An example docker service composition for Oauth2 flow with oauth2-proxy and dex
This is a docker composition for oauth2 flow with oauth2-proxy. oauth2-proxy behaves as oauth2 client and dex is authorization service.
Application that is protected by the proxy is nginx-echo-headers, which serves just as an neat example since it can echoo all the headers that oauth2-proxy has sent.
When authentication flow is completed oauth2-proxy should forward to the backend service.

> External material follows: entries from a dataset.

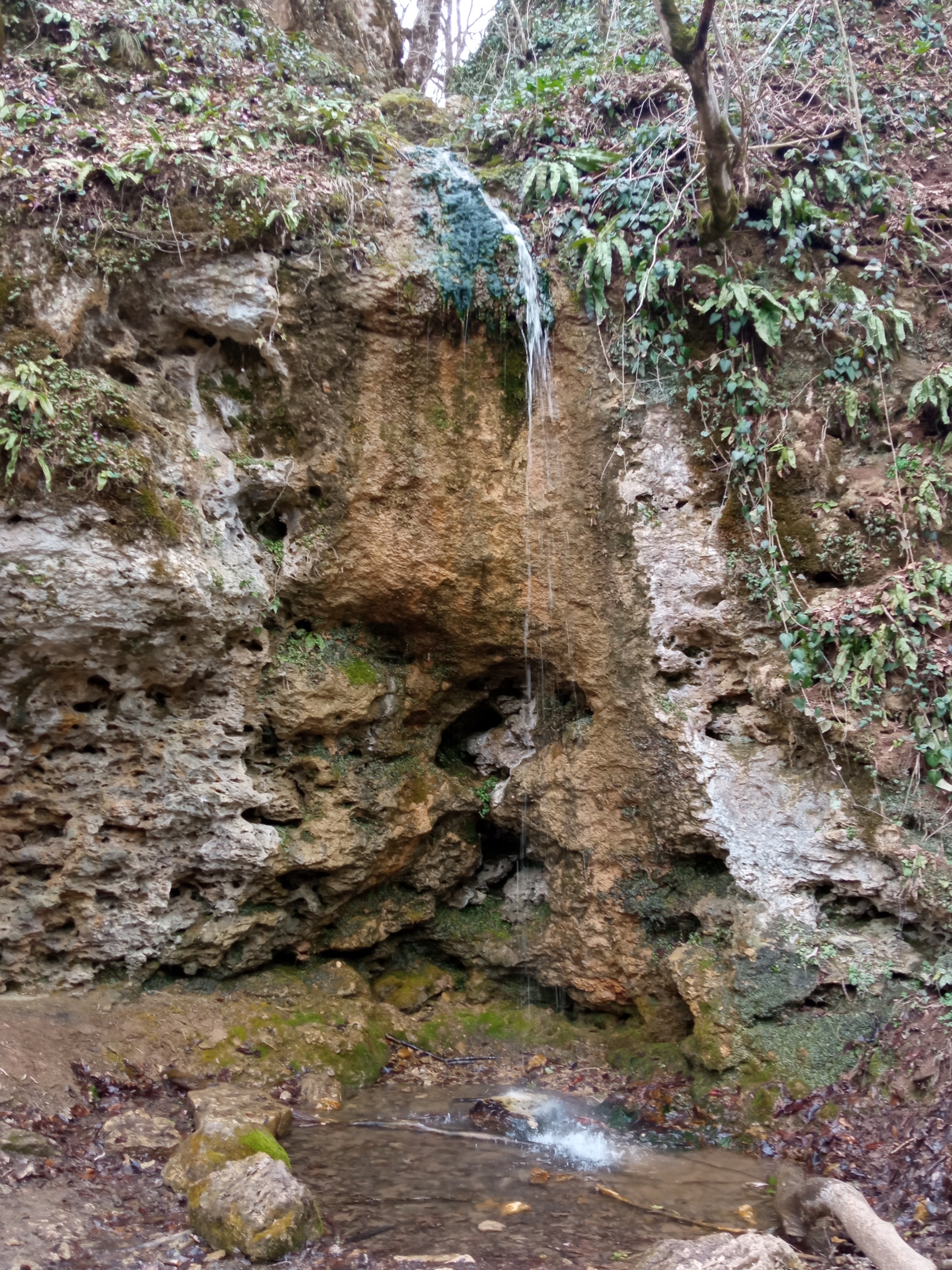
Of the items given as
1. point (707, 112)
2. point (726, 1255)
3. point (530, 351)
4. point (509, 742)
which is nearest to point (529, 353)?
point (530, 351)

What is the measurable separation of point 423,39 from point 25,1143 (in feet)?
44.0

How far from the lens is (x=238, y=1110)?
5.11 meters

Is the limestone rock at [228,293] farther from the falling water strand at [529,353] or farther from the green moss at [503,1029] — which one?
the green moss at [503,1029]

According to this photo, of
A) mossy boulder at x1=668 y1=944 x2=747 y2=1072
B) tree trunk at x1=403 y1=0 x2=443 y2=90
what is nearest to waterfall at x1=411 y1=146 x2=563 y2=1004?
mossy boulder at x1=668 y1=944 x2=747 y2=1072

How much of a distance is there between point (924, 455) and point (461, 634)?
3.95 m

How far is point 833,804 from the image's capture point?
19.8 ft

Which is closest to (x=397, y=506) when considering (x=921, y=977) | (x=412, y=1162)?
(x=412, y=1162)

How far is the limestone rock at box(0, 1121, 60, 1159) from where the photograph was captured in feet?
14.9

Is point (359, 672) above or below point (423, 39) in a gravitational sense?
below

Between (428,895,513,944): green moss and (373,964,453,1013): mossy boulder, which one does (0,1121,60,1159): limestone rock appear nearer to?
(373,964,453,1013): mossy boulder

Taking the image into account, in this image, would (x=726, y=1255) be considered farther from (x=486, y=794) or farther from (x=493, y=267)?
(x=493, y=267)

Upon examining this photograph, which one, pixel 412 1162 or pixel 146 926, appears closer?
pixel 412 1162

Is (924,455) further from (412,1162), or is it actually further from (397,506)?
(412,1162)

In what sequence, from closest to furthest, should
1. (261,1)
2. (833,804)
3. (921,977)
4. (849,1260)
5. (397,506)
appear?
(849,1260), (921,977), (833,804), (397,506), (261,1)
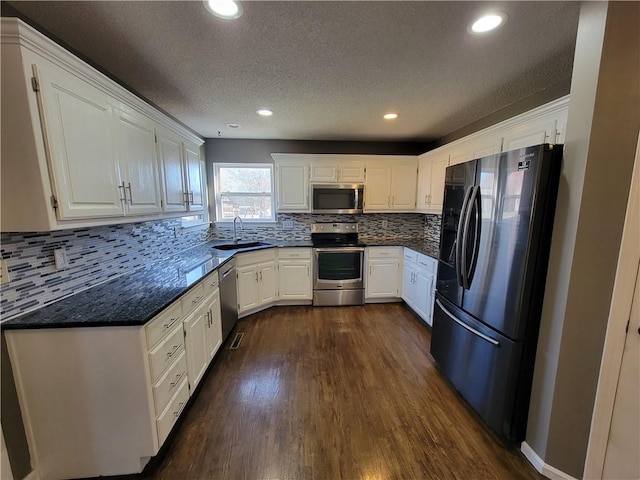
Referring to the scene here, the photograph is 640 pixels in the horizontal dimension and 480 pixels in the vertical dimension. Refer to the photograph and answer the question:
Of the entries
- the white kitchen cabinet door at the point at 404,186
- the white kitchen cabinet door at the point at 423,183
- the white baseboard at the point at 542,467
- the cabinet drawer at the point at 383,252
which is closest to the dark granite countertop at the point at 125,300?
the cabinet drawer at the point at 383,252

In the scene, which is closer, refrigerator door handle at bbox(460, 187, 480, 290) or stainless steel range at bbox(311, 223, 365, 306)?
refrigerator door handle at bbox(460, 187, 480, 290)

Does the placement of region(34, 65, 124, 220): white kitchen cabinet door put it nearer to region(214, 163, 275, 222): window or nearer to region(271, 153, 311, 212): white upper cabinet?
region(271, 153, 311, 212): white upper cabinet

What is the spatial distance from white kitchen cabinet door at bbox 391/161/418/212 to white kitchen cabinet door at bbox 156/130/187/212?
276 centimetres

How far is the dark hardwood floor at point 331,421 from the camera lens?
1.46 meters

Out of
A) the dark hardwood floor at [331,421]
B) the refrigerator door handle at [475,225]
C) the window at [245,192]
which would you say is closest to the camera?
the dark hardwood floor at [331,421]

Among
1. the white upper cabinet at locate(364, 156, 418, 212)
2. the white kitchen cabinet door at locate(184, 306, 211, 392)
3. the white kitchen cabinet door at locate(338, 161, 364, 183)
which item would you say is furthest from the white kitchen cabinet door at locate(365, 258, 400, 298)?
the white kitchen cabinet door at locate(184, 306, 211, 392)

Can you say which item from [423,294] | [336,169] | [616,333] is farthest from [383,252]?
[616,333]

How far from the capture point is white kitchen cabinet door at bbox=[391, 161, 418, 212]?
3803mm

Backend service echoes all the headers sent from oauth2-proxy.
run
docker-compose up
try to access http://localhost/echo
You will be redirected to dex, dex is configured as in basic example so only admin@example.com with password is valid user.
After you enter a successfull username and password oauth2-proxy will redirect back to the initially requested resource.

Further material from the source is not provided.